• **EXTRAIT FOURNI**:

Le Gaulois - 29 avril 1911

 

 

Le document qui suit est extrait de La Revue socialiste, syndicaliste et coopérative - janvier-juin 1913
http://gallica.bnf.fr/ark:/12148/bpt6k5834101r

 

Le éveloppement des idées sociales
et des œuvres de solidarité en eaujolais

 

Il fait un temps magnifique. Nous sommes tout heureux, M. Favier, directeur de l'entrepôt de Lyon de la "Coopérative de Gros" et moi, son modeste collaborateur, de quitter la grande cité lyonnaise, aux boulevards monotones, pour gagner la riante campagne du Beaujolais, tout enluminée de soleil par ce beau dimanche de février.

Nous descendons du train à Cercié, en plein cœur du Beaujolais, et, heureux de vagabonder un instant sous les tièdes rayons solaires, nous nous acheminons lentement vers Saint-Lager, localité située à deux kilomètres de là, où est établi le siège d'un intéressant mouvement de coopération et de syndicalisme paysans.

 

 

A son bureau, discutant avec deux coopérateurs, nous trouvons le camarade Ravier, l'actif militant qui cumule les fonctions de président du Syndicat des métayers vignerons de Saint-Lager, de président de la Fédération des Syndicats de métayers du Beaujolais, de gérant de la coopérative de consommation "La Fraternelle de Saint-Lager" et d'administrateur d'une coopérative de distillation des marcs. Celui-ci, beau gaillard de quarante ans environ, à la physionomie ouverte et loyale, nous accueille de la façon la plus cordiale, et de suite nous sommes conquis par sa bonhomie franche et sincère. Cette sympathie spontanée et sans réserve, qui est particulière aux militants de la campagne, nous rappelle celle que témoignent en toutes circonstances Bernard, Guillaumin, Rougeron, Chambon, ces autres propagandistes paysans du Bourbonnais - lesquels reçoivent toujours leurs visiteurs avec un amical sourire aux lèvres et la main largement ouverte pour presser cordialement celle qu'on leur tend.

Pendant que Mme Ravier s'occupe de préparer le déjeuner auquel nous devons prendre part, nous questionnons notre hôte sur la situation et les phases diverses du mouvement syndical, coopératif, mutualiste et socialiste de la région. Il nous renseigne volontiers.

Ravier est fils d'un modeste propriétaire d'une commune toute proche. Il possède lui aussi un petit endroit sur cette même commune. Mais comme ce lopin est trop étroit et ne pourrait suffire pour occuper un travailleur aussi actif, aussi vaillant à la besogne rude des champs que notre ami, celui-ci le loua à l'un de ses voisins. Il prit alors une métairie plus grande à Saint-Lager, où il put élever plus facilement ses quatre enfants : trois beaux lurons de cinq à dix ans, et une gentille fillette d'une douzaine d'années.

• **EXERCICE PROPOSÉ**: D'après l'extrait sur le Beaujolais, à quelle distance de Cercié se trouve Saint-Lager ? Les lignes ci-après proviennent d'une autre source.

• **DONNÉES**:
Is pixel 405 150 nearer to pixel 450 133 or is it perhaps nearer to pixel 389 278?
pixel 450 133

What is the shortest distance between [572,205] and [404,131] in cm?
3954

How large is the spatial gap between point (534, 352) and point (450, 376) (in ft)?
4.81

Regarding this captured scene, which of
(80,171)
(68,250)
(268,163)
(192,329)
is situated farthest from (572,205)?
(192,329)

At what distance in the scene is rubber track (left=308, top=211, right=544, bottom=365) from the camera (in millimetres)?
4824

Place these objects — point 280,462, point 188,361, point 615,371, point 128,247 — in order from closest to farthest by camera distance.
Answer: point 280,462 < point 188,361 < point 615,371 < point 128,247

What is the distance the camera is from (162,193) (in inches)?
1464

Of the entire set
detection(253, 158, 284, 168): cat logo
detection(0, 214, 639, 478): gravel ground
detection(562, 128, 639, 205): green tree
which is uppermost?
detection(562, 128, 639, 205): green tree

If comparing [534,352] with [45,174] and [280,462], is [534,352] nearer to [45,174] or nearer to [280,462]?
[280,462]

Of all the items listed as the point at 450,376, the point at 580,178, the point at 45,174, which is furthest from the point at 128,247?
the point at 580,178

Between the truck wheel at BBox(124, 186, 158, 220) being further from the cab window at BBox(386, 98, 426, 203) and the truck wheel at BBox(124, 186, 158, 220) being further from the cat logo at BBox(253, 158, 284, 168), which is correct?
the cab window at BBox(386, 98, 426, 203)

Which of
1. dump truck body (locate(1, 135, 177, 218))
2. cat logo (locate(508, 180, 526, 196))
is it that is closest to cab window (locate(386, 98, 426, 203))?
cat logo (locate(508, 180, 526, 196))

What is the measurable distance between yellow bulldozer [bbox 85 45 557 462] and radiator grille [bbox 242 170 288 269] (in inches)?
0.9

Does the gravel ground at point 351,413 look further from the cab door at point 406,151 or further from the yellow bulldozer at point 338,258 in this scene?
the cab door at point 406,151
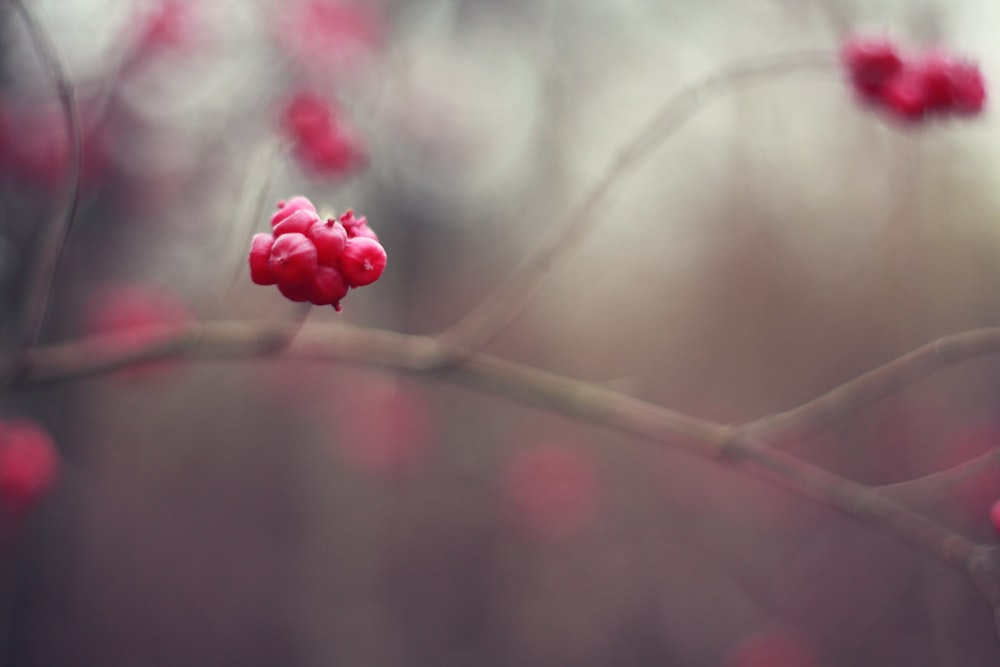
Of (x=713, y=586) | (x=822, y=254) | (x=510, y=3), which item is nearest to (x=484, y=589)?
(x=713, y=586)

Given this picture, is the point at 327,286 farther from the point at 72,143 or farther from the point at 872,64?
the point at 872,64

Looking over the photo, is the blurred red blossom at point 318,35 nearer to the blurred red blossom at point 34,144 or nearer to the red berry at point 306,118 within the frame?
the red berry at point 306,118

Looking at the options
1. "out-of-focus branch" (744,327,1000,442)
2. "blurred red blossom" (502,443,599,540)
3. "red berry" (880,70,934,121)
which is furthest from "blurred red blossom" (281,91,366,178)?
"blurred red blossom" (502,443,599,540)

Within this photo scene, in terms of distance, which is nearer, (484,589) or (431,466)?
(484,589)

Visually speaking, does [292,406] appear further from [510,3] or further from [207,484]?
[510,3]

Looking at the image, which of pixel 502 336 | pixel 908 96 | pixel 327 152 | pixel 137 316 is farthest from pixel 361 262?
pixel 502 336

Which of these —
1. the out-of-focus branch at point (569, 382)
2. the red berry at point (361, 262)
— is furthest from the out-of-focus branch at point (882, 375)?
the red berry at point (361, 262)
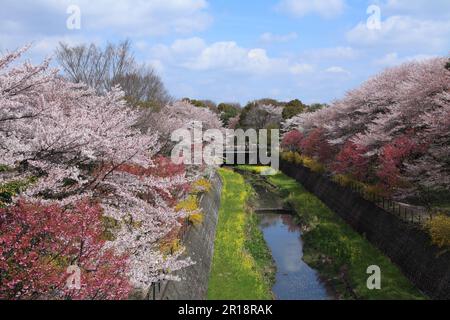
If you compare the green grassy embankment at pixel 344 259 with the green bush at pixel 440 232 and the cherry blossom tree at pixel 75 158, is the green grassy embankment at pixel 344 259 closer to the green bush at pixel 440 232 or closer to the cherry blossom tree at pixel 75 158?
the green bush at pixel 440 232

• **CORRIGÉ**: À deux kilomètres.